* **Отрывок для чтения**
Потом я уехал из Будапешта. Я жил в деревне Кишороси, в светлице крестьянского дома, и, собственно говоря, даже не представляю, на какие средства существовал. Голодать я никогда не голодал, но ел очень мало, меня подкармливали пожилые крестьянки. Была фасоль — старушки давали мне фасоль, а созревали помидоры или горох — приносили гороха или помидоров… У меня была кошка, и если я покупал банку печеночного паштета, всегда отдавал ей половину. Как-то раз мне принесли в подарок пять картофелин, в огороде рос посаженный мной укроп, вот я и изобрел новое блюдо — картофельный суп с укропом. Этот суп, между прочим, мы любим до сих пор.

К сожалению, сейчас мне уже не у кого спросить, почему меня все-таки окрестили. В войну мы уцелели благодаря поддельным документам. В нашей семье не было обычая переходить в христианскую веру. О религии говорить было не принято; сам я только в восьмилетнем возрасте узнал, что я еврей. Сцена, изображенная в «Ежедневнике» — один из тех немногих эпизодов в моих книгах, которые полностью, слово в слово соответствуют действительности. После того, как я торжествующе заявил, что ненавижу евреев, мать заставила меня посмотреть в зеркало и сказала в точности следующее: «На, погляди хорошенько, вот тебе еврей! Хочешь — ненавидь его, хочешь — презирай».

Если во всех вымыслах, созданных мною до сих пор, центральную роль играет проблема идентичности, поисков моей собственной идентичности, то истоки ее наверняка кроются в той минуте, когда мне пришлось взглянуть в зеркало на свое собственное наивное «я». Антисемит увидел своего жида, жид — своего антисемита, обоих — в одном и том же лице. И если есть у человека духовный жизненный путь, то, возможно, нет на этом пути ничего важнее, чем познать две противоположные стороны самого себя. С тех пор я и стараюсь не забывать о своей «другой» половине.

Вероятно, мои родители — коммунисты, евреи и некрещеные, — решили все же окрестить меня для того, чтобы избавить от иудейского религиозного воспитания. Но для меня это ничего не объясняет. Почему, по какой причине они все-таки не хотели, чтобы я был евреем? Так или иначе многие годы для меня это абсолютно ничего не значило. Я продолжал семейную традицию, опиравшуюся на свободомыслие и атеизм. Но прошло время, и крещение стало значить для меня очень много; так продолжается и по сей день. Мое отношение к христианству не имеет никакой «организованной» формы. Хотя одно время я ходил в церковь.

* **Что нужно сделать**
[1] Ответьте на вопросы по отрывку воспоминаний:
(a) Какое новое блюдо рассказчик придумал в деревне Кишороси?
(b) В каком возрасте рассказчик узнал, что он еврей?
(c) Благодаря чему семья уцелела в войну?
[2] Подхватите отрывок воспоминаний о крещении и отношении к христианству и продолжите его после последней фразы.
Перечень, приведённый дальше, к работе с отрывком отношения не имеет.

* **Приведённые данные**

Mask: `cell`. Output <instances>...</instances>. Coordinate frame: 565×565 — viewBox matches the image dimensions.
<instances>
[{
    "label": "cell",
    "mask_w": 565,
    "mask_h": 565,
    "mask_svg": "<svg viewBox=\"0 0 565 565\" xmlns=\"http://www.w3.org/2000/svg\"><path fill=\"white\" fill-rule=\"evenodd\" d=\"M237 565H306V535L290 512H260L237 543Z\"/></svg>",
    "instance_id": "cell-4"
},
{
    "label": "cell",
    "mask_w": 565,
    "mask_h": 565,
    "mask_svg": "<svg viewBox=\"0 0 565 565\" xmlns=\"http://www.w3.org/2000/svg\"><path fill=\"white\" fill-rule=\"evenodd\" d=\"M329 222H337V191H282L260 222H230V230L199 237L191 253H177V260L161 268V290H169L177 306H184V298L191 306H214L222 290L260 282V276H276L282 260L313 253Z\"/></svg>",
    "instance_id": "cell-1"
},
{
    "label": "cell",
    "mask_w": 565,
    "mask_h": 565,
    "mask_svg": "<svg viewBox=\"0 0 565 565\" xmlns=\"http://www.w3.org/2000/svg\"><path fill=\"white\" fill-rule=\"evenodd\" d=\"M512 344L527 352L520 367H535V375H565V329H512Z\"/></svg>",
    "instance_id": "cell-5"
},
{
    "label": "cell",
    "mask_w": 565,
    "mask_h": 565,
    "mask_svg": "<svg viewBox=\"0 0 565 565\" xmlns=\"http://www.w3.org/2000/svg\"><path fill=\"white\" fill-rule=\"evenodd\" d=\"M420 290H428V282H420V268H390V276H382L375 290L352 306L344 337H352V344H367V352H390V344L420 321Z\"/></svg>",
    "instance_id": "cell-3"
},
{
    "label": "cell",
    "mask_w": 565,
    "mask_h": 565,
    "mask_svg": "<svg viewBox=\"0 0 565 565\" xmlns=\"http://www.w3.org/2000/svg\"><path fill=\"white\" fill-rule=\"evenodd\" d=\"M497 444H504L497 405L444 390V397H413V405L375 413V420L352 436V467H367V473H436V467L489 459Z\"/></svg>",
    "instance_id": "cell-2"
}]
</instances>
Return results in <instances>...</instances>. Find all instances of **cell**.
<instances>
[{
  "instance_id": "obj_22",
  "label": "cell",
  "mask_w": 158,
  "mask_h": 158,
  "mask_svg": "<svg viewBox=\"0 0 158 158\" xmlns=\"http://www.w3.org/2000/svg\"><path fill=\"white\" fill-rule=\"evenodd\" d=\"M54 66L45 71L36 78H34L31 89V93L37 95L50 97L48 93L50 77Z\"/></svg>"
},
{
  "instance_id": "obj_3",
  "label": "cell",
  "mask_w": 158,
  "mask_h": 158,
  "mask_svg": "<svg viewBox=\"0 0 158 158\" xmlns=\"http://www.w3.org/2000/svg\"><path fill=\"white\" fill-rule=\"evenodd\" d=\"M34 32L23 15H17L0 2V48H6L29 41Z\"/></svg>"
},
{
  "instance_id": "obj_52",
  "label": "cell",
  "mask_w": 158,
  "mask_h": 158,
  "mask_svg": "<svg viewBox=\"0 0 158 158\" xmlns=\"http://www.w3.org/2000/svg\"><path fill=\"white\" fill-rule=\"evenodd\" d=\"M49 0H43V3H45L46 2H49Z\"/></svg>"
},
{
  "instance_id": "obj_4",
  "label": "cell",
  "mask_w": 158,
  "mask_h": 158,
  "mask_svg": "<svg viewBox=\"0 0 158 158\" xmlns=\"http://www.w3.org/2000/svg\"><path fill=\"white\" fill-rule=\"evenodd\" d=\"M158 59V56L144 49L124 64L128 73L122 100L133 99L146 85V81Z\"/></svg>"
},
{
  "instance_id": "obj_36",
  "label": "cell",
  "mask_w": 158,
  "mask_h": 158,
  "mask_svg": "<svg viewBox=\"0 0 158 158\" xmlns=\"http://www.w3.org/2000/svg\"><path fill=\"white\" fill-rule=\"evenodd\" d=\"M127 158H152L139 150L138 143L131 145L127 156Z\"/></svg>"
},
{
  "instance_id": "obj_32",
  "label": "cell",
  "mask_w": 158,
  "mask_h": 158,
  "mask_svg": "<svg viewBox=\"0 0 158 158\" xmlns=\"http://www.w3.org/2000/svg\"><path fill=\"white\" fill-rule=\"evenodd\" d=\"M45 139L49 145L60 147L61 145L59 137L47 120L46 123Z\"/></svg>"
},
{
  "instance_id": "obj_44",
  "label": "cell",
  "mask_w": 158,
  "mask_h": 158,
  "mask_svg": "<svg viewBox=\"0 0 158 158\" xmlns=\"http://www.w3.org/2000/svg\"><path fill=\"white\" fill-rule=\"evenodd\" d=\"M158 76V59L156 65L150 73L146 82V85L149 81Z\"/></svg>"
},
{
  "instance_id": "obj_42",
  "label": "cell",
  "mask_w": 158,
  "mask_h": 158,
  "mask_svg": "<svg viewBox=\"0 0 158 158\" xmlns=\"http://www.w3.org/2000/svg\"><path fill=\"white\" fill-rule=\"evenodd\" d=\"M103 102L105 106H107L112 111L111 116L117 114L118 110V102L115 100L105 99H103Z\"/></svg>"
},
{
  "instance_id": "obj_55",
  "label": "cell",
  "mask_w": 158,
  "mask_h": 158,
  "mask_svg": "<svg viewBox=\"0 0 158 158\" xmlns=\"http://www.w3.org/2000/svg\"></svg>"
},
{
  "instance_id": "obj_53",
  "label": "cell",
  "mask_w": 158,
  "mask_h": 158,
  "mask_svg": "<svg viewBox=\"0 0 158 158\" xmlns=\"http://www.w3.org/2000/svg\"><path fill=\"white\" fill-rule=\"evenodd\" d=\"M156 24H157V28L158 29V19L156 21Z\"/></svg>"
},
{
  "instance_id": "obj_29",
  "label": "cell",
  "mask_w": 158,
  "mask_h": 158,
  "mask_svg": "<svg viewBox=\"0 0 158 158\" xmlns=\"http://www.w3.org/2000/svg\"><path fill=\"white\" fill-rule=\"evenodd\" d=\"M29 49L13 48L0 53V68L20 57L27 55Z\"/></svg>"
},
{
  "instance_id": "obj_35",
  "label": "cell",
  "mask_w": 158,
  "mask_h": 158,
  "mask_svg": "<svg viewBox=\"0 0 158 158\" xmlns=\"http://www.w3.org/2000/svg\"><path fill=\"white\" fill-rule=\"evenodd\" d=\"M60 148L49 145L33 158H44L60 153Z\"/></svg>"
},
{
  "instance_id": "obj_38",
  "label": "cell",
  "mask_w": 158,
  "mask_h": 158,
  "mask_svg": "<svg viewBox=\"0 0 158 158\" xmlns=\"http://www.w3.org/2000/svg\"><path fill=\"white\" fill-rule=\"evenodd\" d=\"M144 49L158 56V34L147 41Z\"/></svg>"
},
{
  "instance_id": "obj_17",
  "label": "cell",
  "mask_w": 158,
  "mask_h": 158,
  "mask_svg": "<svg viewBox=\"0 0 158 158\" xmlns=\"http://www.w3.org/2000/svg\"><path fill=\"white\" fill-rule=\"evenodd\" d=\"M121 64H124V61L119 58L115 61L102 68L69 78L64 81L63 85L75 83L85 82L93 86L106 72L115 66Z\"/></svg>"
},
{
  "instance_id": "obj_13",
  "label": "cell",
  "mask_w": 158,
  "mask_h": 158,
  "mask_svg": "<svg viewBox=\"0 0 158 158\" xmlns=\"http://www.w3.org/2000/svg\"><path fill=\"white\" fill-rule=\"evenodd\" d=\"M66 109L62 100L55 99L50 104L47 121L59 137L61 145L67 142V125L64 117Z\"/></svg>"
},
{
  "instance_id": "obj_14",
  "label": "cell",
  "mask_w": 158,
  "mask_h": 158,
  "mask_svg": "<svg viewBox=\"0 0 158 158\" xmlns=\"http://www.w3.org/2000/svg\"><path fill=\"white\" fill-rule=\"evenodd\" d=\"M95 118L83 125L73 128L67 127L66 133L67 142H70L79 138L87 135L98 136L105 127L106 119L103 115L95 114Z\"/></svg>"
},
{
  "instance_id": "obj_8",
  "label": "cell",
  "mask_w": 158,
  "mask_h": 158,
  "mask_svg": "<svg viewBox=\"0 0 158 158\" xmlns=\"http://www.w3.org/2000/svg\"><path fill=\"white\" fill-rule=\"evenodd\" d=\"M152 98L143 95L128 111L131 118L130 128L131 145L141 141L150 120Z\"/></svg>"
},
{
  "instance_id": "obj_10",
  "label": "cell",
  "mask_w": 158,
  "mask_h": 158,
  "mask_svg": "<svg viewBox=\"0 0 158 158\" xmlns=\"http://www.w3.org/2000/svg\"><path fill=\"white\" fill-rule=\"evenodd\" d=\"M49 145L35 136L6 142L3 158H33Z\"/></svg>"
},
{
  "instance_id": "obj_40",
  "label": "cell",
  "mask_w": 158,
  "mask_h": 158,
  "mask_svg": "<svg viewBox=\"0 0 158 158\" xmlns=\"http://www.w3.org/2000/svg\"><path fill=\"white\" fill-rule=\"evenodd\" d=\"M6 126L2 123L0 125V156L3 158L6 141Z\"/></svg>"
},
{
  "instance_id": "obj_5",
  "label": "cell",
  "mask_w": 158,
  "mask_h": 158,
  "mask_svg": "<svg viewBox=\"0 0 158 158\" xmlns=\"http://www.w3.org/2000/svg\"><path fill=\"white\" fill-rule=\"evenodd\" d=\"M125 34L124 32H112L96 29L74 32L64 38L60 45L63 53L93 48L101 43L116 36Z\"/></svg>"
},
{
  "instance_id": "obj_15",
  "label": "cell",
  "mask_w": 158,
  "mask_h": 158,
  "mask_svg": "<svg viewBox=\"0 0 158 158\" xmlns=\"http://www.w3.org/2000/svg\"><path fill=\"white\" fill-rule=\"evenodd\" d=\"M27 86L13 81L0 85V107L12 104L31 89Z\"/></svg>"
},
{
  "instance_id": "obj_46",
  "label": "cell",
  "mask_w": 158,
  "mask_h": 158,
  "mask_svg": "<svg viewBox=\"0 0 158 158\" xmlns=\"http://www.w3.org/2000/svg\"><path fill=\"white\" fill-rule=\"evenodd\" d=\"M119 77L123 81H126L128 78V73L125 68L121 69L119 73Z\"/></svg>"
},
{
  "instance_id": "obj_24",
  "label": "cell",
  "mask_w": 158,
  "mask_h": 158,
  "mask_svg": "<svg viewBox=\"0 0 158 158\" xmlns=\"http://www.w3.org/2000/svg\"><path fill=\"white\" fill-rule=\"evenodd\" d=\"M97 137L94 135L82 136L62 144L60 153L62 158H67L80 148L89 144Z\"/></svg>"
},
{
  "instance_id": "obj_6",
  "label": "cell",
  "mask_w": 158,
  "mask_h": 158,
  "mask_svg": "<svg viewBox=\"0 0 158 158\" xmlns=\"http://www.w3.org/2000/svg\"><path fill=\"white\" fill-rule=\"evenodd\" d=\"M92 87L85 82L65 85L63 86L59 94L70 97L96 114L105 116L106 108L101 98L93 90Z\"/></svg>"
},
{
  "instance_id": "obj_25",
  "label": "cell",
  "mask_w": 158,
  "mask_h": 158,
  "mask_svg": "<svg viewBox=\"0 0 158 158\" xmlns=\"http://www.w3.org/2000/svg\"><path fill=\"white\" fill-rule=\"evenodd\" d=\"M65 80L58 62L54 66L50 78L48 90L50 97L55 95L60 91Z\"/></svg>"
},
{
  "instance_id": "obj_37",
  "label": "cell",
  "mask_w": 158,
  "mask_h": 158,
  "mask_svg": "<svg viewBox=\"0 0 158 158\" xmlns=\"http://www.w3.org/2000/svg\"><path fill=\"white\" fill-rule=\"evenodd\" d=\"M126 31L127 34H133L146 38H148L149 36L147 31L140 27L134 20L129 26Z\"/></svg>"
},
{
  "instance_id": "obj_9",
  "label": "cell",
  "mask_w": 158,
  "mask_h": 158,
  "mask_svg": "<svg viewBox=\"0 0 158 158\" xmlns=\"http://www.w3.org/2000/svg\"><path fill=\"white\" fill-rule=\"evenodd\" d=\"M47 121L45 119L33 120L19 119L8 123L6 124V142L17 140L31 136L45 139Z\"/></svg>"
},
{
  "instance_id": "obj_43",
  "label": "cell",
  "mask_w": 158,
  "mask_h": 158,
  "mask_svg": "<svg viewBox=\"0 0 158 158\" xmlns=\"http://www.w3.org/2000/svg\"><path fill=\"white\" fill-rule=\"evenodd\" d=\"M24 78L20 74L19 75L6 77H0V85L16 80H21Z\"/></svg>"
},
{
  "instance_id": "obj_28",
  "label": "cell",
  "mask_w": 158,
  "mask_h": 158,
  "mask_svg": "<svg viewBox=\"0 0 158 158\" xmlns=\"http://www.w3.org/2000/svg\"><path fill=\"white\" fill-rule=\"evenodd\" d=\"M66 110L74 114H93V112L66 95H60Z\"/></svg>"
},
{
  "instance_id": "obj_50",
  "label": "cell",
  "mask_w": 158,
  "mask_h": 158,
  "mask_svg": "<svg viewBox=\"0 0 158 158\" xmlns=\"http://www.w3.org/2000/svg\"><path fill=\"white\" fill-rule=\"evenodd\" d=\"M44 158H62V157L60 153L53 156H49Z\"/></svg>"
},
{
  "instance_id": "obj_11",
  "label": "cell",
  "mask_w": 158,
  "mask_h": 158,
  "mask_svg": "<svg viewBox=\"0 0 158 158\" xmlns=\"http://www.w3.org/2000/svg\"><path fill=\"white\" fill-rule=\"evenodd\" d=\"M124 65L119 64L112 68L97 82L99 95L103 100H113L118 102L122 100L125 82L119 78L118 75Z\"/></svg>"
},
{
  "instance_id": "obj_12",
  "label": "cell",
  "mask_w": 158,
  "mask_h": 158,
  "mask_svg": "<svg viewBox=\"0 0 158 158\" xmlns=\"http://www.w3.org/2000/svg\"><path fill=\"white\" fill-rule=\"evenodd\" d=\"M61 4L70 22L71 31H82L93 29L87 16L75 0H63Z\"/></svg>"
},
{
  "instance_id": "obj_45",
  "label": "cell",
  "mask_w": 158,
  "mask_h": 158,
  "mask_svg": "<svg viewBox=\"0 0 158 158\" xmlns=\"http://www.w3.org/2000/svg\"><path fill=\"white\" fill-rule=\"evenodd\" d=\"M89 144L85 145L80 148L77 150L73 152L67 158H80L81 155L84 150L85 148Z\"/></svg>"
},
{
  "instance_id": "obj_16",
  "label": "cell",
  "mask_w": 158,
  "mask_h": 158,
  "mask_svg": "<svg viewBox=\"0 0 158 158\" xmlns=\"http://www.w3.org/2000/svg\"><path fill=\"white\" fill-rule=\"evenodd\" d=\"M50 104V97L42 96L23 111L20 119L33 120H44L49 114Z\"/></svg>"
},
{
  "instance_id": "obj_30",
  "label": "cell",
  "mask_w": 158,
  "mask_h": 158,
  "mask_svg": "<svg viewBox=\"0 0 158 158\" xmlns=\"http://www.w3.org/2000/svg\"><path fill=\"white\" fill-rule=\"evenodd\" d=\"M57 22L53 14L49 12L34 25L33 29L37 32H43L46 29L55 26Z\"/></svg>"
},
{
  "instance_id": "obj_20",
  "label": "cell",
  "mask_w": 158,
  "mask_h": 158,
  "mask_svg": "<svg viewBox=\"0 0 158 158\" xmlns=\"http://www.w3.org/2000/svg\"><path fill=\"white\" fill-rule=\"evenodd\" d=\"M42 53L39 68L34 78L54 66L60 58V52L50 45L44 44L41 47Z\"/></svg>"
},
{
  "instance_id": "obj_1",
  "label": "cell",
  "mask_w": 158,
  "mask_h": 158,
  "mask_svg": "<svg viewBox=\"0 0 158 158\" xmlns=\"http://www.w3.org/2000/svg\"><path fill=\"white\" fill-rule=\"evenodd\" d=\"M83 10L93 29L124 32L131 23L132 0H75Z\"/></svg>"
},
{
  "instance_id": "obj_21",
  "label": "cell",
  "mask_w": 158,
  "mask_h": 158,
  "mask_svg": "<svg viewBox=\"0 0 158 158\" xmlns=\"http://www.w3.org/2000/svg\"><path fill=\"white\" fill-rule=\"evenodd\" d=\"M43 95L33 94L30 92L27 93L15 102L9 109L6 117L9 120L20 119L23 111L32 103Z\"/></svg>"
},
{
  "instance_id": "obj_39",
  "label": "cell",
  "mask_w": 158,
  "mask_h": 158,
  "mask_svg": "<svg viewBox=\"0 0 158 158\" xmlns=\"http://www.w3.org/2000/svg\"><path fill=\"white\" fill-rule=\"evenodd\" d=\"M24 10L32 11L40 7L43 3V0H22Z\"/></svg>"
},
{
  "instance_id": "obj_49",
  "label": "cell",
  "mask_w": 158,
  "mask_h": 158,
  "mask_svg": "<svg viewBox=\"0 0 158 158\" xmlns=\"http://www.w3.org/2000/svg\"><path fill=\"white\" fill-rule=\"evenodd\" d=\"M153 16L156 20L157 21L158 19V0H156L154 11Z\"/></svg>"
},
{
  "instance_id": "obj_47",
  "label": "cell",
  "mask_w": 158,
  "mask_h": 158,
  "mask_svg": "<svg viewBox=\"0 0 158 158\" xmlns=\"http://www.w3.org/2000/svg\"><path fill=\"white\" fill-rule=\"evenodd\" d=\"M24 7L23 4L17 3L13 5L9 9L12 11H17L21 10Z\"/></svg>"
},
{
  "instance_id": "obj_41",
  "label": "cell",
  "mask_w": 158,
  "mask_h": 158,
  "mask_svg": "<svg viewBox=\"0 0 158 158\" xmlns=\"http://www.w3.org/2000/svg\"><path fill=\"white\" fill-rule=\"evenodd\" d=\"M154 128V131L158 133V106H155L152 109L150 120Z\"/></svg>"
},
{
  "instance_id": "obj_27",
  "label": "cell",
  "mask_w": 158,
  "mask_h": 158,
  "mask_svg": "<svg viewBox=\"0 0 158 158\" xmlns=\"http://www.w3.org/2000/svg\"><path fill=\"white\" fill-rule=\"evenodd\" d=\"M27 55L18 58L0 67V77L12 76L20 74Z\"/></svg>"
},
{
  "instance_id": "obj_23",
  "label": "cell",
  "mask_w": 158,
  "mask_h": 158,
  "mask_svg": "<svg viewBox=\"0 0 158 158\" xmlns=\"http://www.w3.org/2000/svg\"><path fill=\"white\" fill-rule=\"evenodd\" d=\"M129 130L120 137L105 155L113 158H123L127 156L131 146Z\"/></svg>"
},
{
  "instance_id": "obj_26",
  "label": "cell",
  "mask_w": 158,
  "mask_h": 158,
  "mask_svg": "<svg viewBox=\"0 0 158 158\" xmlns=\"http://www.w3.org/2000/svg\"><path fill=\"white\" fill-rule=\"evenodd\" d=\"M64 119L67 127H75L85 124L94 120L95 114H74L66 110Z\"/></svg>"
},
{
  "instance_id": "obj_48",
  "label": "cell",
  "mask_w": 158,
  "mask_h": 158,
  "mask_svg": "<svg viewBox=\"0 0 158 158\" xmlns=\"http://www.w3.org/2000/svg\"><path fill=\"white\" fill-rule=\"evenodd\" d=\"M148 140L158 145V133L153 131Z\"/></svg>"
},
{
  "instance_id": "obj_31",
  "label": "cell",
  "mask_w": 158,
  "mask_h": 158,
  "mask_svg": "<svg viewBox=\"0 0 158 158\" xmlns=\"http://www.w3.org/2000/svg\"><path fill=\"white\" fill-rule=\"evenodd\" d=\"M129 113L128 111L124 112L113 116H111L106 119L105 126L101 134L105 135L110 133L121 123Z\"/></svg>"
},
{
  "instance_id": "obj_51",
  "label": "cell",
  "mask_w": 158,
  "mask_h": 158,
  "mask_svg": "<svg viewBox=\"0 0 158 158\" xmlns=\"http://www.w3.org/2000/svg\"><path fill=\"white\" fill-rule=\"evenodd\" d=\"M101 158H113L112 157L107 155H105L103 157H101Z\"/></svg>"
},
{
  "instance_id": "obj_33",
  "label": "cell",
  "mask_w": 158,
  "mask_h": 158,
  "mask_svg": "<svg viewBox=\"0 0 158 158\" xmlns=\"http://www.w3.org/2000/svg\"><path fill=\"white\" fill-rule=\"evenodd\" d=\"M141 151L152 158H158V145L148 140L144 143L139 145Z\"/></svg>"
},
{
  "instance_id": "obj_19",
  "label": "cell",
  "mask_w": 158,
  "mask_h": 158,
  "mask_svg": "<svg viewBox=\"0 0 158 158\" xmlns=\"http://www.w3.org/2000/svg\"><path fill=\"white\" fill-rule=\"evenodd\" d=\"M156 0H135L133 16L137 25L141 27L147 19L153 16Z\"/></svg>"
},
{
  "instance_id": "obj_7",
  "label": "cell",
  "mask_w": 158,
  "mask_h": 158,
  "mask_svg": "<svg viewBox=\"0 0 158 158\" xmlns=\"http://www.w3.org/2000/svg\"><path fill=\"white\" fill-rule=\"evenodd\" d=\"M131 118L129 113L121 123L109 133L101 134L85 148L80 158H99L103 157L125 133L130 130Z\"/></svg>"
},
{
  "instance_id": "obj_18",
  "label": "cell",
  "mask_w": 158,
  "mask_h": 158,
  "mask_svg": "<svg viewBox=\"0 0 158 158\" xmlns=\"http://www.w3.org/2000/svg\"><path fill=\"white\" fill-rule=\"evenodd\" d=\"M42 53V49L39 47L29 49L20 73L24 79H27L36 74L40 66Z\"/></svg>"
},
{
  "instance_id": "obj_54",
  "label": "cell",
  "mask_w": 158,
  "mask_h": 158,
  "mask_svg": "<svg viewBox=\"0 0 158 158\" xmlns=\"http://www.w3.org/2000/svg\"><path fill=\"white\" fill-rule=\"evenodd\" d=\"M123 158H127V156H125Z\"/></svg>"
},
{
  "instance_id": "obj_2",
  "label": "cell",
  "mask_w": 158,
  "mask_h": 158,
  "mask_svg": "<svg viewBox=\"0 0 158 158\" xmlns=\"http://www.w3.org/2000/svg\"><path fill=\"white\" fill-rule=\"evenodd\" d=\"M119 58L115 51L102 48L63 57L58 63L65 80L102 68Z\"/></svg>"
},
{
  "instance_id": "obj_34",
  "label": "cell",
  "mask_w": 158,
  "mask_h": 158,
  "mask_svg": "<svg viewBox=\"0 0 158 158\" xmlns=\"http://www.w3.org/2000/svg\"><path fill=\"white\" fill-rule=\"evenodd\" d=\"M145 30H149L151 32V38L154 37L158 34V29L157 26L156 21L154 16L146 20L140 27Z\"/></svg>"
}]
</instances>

* **Готовые ответы**
[1]
(a) Картофельный суп с укропом.
(b) В восемь лет.
(c) Благодаря поддельным документам.

[2]
Меня воспитывали атеистом, но уже в детстве меня больше всего мучил один вопрос: что, если это мировоззрение ложно в самой своей основе? Даже ребенок может чувствовать, что во вселенной, в которой он живет, у вещей есть некий порядок, иерархия. Ну а если у вещей есть некая иерархия, то неважно, как я назову то, что стоит на ее вершине — абсолютным духом или Богом. Пусть даже и не на вершине иерархии — ведь туда мой взгляд не достигает, — но хотя бы на одной из высших ее ступеней, еще доступной моему взгляду, должно быть место соответствующему понятию.

Представление о мире, которое я получил от моих родителей, никак не согласовывалось с моими чувствами. А потому я начал размышлять, насколько же она стабильна — вселенная, картину которой преподносили мне атеизм, материализм и свободомыслие. И пришел к неизбежному выводу, что материализм и атеизм могут быть лишь частями некоего предполагаемого целого. А следовательно, передо мной встали новые вопросы: что есть нематериальное? что такое теизм? что можно противопоставить свободомыслию? Снова та же история: я вижу в зеркале сразу и антисемита, и еврея. И если я, еврей, провозглашаю себя христианином, то я не так уж далек от Иисуса Христа. В конце концов, даже генетически. Да и европейскому образу мысли я более близок, чем если бы был только тем или другим.

Моя культура — это вполне обычная культура рядового европейца, к которой, само собой разумеется, естественным образом примыкает и еврейская культура. Это такие вещи, которые друг друга не исключают и способны весьма мирно уживаться бок о бок. Если только мы не расисты и не включаем национальное происхождение в число политических категорий. Если вопрос ставить именно так, напрямую, то я — еврей. По этому вопросу мой прадед высказался в парламенте довольно просто: «Кому не нравится, что в этой стране живут и евреи — пожалуйста, пусть эмигрируют».

…Если вы думаете, что я считаю Томаса Манна с Марселем Прустом некими образцами, которым необходимо следовать, то я должен возразить. Критикую ли я их? Нет, это тоже неверно. Я питаю к ним своеобразную симпатию, но, в сущности, мне больше по душе другие писатели. Мне больше по душе Музиль, русская литература XIX века, вообще вся литература XIX века в целом. Мне больше по душе Теодор Шторм и Фонтане, потому что по сравнению с ними Пруст и Томас Манн — стилисты. А стилисты — это эстеты. Когда я читаю Гоголя, мне в голову не приходит называть его эстетом. А читая Пруста или Томаса Манна, я думаю именно об этом. Пусть они великолепные стилисты, пусть у них изумительное эстетическое видение мира, но они говорят очень мало нового о человеке, совершают мало потрясающих открытий о человеческих отношениях. Гоголь и Чехов, Толстой и Фонтане знают и могут рассказать об этом гораздо больше.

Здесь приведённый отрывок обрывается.